Es gibt Dinge, die hierzulande noch nicht so flutschen. Dazu gehören Digitalisierung (Glas­faser), Nah- und Fernverkehr (Deutsche Bahn) und die Antidiskriminierungspolitik. Letzteres muss man etwas genauer erklären. Viel hat sich getan in den letzten Jahren. Ein Antidiskriminierungsgesetz (Beamtendeutsch: Allgemeines Gleichbehandlungsgesetz) wurde auf den Weg gebracht. In Universitäten, Unternehmen und Institutionen hat man Antidiskriminierungsstellen geschaffen. Also Stellen, an die Sie sich wenden können, wenn Sie wegen Ihrer Schwangerschaft gekündigt werden, Ihr Professor der Meinung ist, dass Sie als Frau mit Migrationshintergrund lieber putzen gehen sollten als zu promovieren, oder wenn man Sie an ihrem Arbeitsplatz als „Schwulette“ beschimpft. (Falls Sie so ei­ne Stelle nicht nötig haben, freuen Sie sich Ihres Glückes.)

- **ZIEL**
Gib aus dem Ausgangstext den Abschnitt wortgetreu aus, der bei „Es gibt Dinge, die“ beginnt und bei „sich Ihres Glückes.)“ endet.

- **EXTRAHIERTE DATENSÄTZE**
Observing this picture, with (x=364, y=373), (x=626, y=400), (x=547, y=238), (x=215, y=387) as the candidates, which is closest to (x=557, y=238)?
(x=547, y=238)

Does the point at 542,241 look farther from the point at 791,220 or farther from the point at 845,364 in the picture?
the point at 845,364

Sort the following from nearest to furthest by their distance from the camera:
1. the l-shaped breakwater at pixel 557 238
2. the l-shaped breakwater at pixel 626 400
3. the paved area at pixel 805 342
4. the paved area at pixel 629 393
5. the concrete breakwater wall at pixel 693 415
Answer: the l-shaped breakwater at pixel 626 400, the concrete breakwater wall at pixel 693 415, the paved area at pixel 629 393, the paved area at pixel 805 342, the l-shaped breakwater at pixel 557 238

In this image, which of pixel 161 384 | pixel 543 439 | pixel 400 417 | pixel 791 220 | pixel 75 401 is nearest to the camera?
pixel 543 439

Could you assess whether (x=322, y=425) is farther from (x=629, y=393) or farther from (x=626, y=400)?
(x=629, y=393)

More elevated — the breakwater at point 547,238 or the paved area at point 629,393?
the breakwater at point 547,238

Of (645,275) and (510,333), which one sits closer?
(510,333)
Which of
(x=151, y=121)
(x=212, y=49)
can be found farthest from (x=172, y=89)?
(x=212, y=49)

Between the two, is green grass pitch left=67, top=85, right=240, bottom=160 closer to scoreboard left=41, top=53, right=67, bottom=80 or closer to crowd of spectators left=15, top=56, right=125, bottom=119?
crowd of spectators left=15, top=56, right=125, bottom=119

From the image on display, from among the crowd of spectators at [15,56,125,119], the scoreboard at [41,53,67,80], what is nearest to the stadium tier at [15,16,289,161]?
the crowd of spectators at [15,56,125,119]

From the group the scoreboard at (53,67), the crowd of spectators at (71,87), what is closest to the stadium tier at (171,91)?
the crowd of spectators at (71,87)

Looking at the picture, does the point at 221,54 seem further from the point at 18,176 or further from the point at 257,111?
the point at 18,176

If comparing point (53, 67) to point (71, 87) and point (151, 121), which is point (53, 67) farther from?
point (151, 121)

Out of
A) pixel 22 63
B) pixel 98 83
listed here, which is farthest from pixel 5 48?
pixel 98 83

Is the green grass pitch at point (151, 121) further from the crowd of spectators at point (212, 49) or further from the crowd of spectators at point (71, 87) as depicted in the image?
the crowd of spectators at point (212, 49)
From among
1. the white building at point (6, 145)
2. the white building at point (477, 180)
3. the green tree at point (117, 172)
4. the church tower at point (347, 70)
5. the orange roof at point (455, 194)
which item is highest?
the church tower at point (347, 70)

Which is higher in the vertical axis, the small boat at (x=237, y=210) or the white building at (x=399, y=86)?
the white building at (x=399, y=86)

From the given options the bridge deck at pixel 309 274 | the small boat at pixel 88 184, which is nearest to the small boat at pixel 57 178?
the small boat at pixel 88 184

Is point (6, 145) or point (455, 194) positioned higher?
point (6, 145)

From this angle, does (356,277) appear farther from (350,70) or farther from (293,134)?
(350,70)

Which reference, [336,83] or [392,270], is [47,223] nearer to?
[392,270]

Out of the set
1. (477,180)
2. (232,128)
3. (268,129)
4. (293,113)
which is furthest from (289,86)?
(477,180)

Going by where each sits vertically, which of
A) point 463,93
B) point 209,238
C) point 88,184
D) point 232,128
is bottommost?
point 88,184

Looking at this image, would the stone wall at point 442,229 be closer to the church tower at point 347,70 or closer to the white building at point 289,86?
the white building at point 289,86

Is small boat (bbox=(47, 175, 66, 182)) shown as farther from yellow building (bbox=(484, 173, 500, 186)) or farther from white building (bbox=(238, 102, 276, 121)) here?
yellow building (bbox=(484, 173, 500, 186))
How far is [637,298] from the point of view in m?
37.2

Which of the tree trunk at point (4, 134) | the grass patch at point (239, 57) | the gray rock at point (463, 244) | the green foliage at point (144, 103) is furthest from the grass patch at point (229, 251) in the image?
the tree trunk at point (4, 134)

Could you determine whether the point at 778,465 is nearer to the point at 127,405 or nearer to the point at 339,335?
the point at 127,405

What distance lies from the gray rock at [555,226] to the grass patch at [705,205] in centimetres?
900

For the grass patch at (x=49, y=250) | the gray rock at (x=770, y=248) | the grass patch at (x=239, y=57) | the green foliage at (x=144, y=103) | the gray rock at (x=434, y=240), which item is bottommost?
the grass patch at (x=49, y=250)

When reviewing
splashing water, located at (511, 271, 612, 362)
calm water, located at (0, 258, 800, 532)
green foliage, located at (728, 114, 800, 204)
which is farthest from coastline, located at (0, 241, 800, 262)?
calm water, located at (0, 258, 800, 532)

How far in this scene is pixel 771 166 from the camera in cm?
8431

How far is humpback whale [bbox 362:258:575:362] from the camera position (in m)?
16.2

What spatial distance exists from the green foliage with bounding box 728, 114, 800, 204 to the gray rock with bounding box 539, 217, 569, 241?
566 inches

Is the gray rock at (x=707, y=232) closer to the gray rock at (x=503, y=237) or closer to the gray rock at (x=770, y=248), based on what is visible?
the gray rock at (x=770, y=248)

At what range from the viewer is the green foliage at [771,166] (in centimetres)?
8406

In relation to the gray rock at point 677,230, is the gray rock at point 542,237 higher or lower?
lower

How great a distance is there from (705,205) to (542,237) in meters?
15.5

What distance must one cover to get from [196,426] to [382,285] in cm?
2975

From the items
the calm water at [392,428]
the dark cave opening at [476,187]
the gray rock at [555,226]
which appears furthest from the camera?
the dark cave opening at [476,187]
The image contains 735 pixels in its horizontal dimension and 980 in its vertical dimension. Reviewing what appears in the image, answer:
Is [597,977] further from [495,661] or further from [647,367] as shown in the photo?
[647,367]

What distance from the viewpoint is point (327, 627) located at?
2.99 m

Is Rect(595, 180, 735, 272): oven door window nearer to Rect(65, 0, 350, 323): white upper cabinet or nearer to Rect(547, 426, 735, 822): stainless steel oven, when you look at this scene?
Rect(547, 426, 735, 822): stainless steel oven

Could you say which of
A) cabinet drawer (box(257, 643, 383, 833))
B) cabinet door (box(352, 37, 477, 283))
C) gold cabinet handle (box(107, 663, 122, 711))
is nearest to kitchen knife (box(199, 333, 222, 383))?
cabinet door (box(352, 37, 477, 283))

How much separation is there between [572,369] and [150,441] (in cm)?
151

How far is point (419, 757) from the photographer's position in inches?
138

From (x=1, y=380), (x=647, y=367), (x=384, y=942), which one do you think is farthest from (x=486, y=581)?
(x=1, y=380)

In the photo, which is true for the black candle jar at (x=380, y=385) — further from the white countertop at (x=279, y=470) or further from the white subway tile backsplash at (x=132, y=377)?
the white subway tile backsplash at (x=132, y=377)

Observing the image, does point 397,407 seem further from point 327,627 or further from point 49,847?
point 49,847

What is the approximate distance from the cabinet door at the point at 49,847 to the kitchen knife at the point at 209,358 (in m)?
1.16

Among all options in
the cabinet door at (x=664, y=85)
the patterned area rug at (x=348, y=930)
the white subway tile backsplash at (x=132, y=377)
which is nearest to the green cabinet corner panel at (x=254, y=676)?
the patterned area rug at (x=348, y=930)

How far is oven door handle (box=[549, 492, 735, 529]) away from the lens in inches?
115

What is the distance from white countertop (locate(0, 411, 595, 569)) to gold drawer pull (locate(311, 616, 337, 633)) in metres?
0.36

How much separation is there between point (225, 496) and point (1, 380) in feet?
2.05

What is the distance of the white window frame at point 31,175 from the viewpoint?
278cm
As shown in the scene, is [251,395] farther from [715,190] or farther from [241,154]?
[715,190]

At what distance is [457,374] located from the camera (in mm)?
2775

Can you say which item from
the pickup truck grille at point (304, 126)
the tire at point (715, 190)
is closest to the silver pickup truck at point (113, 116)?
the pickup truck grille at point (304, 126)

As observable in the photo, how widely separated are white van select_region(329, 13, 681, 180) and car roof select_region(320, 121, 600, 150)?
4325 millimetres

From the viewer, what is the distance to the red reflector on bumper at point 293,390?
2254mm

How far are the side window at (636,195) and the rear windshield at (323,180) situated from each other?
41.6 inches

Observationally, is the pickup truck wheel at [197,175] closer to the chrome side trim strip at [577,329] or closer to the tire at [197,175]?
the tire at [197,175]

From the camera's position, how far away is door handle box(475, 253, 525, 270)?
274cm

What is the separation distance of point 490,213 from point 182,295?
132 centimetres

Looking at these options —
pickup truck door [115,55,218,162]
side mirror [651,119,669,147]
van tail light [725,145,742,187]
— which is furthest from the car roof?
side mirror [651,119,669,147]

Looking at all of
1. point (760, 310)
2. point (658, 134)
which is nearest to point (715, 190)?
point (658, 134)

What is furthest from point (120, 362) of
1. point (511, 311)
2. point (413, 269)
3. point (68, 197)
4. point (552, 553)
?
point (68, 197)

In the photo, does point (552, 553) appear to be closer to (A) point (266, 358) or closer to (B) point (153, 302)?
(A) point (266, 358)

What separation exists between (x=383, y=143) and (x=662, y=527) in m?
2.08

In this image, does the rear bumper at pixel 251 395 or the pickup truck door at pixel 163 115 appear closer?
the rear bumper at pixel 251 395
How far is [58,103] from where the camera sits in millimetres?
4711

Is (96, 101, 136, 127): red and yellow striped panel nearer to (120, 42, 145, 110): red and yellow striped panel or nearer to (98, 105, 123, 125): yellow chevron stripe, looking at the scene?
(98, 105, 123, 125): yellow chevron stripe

- **LÖSUNG**
Es gibt Dinge, die hierzulande noch nicht so flutschen. Dazu gehören Digitalisierung (Glas­faser), Nah- und Fernverkehr (Deutsche Bahn) und die Antidiskriminierungspolitik. Letzteres muss man etwas genauer erklären. Viel hat sich getan in den letzten Jahren. Ein Antidiskriminierungsgesetz (Beamtendeutsch: Allgemeines Gleichbehandlungsgesetz) wurde auf den Weg gebracht. In Universitäten, Unternehmen und Institutionen hat man Antidiskriminierungsstellen geschaffen. Also Stellen, an die Sie sich wenden können, wenn Sie wegen Ihrer Schwangerschaft gekündigt werden, Ihr Professor der Meinung ist, dass Sie als Frau mit Migrationshintergrund lieber putzen gehen sollten als zu promovieren, oder wenn man Sie an ihrem Arbeitsplatz als „Schwulette“ beschimpft. (Falls Sie so ei­ne Stelle nicht nötig haben, freuen Sie sich Ihres Glückes.)